■ 練習問題:
**a)** 活性化PEGと機能性脂質についての本文で、当社の強みとして挙げられているものをすべて書き出してください。
**b)** 活性化PEGと機能性脂質についての本文の一部を、そのまま書き写してください。「活性化PEGは、水に馴染む特」を含むところから始め、「原料製造設備となっています。」のところで終えてください。
━━ 本文
ペプチド・タンパク質医薬品用 活性化PEG
ペプチド・タンパク質医薬品用、活性化PEGです。
活性化PEGは、水に馴染む特性を持ち、ペプチド、タンパク質といった薬物への化学修飾により、その薬物に高い水溶性を付与することが可能です。
また、活性化PEGによって修飾されたペプチド医薬品やタンパク質医薬品は、体内での滞留性が非常に高いことが知られています。
当社の活性化PEGは世界シェアNo.1であり、近年は当社品が採用された医薬品の上市が増加しています。
活性化PEGの事業環境と当社の強み
活性化PEGの事業環境と当社の強みです。
活性化PEGの対象市場であるペプチド医薬、タンパク質医薬の市場成長率は、年9パーセントです。
当社の強みは、「長年培ってきたPEG誘導体製造技術による高品質PEG原料の自社製造」「GMPに対応した高度な製造・品質管理体制」「欧米製薬メーカーでの豊富な採用実績」です。
当社は特に、顧客要望に沿ったカスタム対応やPEG化医薬品のバイオシミラー需要に注力しています。
DDS医薬用製剤原料 製造設備の新設
DDS医薬用製剤原料である活性化PEGの製造設備の新設です。
愛知事業所に建設中の活性化PEGの製造設備は、2025年度の稼働開始を予定しており、現行の川崎事業所DDS工場の2倍程度の製造能力となる予定です。
特長は、「GMP対応設備でこれまでより大きいバッチスケールでの製造が可能」「製造および品質管理のDX化によるスマートファクトリーを実現」「太陽光パネルや省エネ対応設計によりカーボンニュートラルに貢献」であり、最新のDDS医薬用製剤原料製造設備となっています。
目次
機能性脂質の展開についてご説明します。
核酸医薬・遺伝子治療薬について
まず核酸医薬、遺伝子治療薬について説明します。
癌などの疾患は、その原因となる異常なタンパク質が合成されることにより起こります。
核酸医薬は、核酸を細胞内に入れ、疾患の原因となるタンパク質の合成を阻害することで治療効果を発揮します。
遺伝子治療薬は、外来の遺伝子を細胞内に入れ、治療に有用なタンパク質の合成を促進することで治療効果を発揮します。
これらの核酸医薬、遺伝子治療薬は、遺伝子異常に対する治療法や、ワクチン用途として有用ですが、一方で、核酸や遺伝子は体内で不安定であるため、治療に用いるためにはDDS技術が必須となります。
機能性脂質について
機能性脂質について説明します。
核酸医薬、遺伝子治療薬のDDS技術として、脂質ナノ粒子(LNP)が使用されています。 LNPはスライドの図のように、イオン性脂質やPEG脂質などから構成されます。
当社は、体内での分解性を高めた独自イオン性脂質としてSS脂質を開発し、LNP処方提案により顧客を開拓中です。
━━━━
━━ 情報
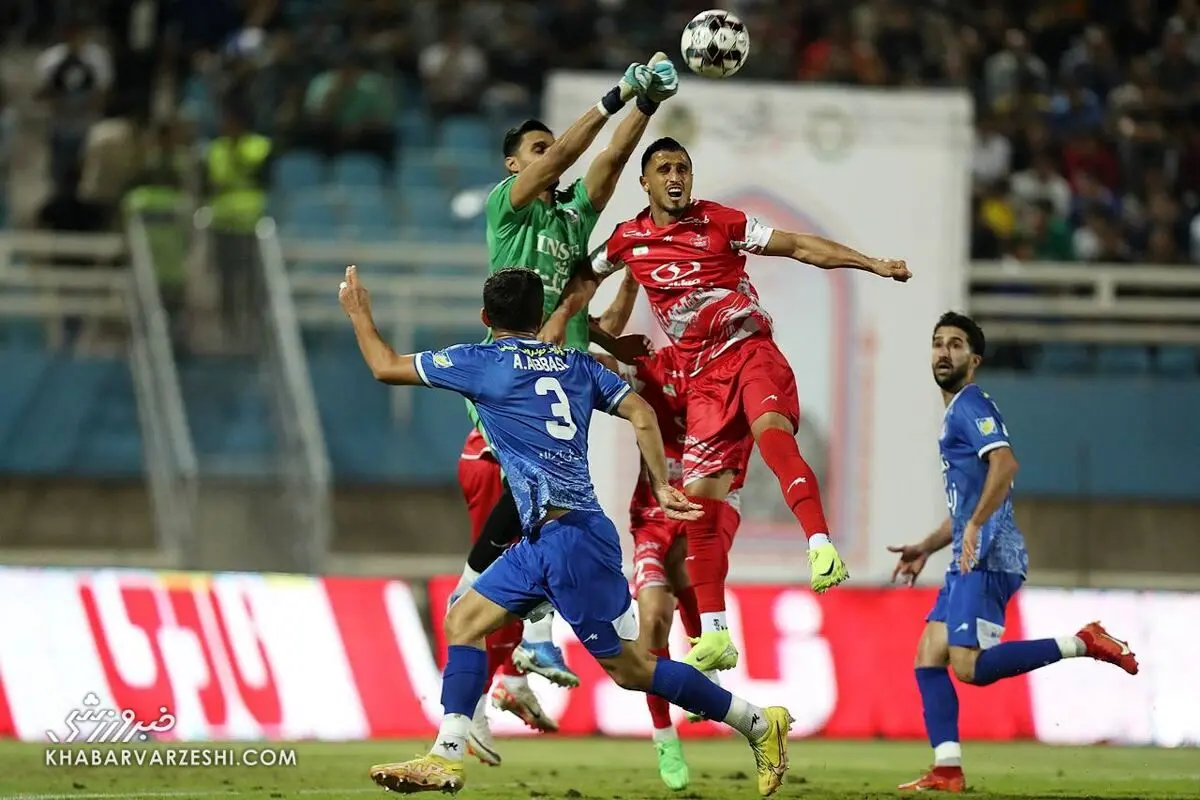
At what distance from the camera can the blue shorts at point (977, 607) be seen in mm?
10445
━━━━
━━ 情報
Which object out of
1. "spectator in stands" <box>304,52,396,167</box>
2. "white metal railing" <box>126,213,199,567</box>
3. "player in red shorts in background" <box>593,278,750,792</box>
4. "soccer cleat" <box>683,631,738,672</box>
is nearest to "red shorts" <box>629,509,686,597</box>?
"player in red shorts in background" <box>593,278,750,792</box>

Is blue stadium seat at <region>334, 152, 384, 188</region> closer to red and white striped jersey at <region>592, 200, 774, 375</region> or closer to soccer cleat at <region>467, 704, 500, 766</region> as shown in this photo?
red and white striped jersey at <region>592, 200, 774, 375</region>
━━━━
■ 解答:
**a)**
・長年培ってきたPEG誘導体製造技術による高品質PEG原料の自社製造
・GMPに対応した高度な製造・品質管理体制
・欧米製薬メーカーでの豊富な採用実績

**b)**
活性化PEGは、水に馴染む特性を持ち、ペプチド、タンパク質といった薬物への化学修飾により、その薬物に高い水溶性を付与することが可能です。
また、活性化PEGによって修飾されたペプチド医薬品やタンパク質医薬品は、体内での滞留性が非常に高いことが知られています。
当社の活性化PEGは世界シェアNo.1であり、近年は当社品が採用された医薬品の上市が増加しています。
活性化PEGの事業環境と当社の強み
活性化PEGの事業環境と当社の強みです。
活性化PEGの対象市場であるペプチド医薬、タンパク質医薬の市場成長率は、年9パーセントです。
当社の強みは、「長年培ってきたPEG誘導体製造技術による高品質PEG原料の自社製造」「GMPに対応した高度な製造・品質管理体制」「欧米製薬メーカーでの豊富な採用実績」です。
当社は特に、顧客要望に沿ったカスタム対応やPEG化医薬品のバイオシミラー需要に注力しています。
DDS医薬用製剤原料 製造設備の新設
DDS医薬用製剤原料である活性化PEGの製造設備の新設です。
愛知事業所に建設中の活性化PEGの製造設備は、2025年度の稼働開始を予定しており、現行の川崎事業所DDS工場の2倍程度の製造能力となる予定です。
特長は、「GMP対応設備でこれまでより大きいバッチスケールでの製造が可能」「製造および品質管理のDX化によるスマートファクトリーを実現」「太陽光パネルや省エネ対応設計によりカーボンニュートラルに貢献」であり、最新のDDS医薬用製剤原料製造設備となっています。